Quattry, in the report titled ‘Market Outlook: Nigeria’s New Dawn’ which was published on the bank’s website on Wednesday, disclosed that the last eight years have been difficult for Nigerians.

“Yet for the average Nigerian, the last eight years were incredibly difficult. The interventionist policies of former president Muhammadu Buhari namely, multiple foreign exchange rates and fuel subsidies—led to economic bottlenecks and hindered the private sector’s ability to grow.

“The country was one of the fastest-growing economies in the world from 2001 to 2014, but during Buhari’s term grew only 1.4% on average a poor showing, considering the 2.8% growth in the working-age population. 

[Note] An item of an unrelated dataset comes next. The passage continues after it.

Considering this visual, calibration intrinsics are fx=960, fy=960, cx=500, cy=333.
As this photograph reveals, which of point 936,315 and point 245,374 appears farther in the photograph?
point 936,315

READ ALSO:Nigeria already bankrupt under Buhari before Tinubu took over – Ribadu

“Over that same period, the average Nigerian saw their annual income shrink by nearly a third, from $3,222 U.S. dollars to $2,200. By contrast, Kenyans saw their incomes rise by more than 40%.”

The report sees an opportunity for growth in the country’s economy in the next few years once the policies of President Bola Ahmed Tinubu begin to bear fruit.

“In the next two to three years, once the current administration has succeeded in reversing the harmful policies and economic malaise of the past eight years, Nigeria could witness a sharp upturn in economic growth.

This is likely to present investors with opportunities in local equity markets, especially in the telecom, consumer goods and durables sectors”.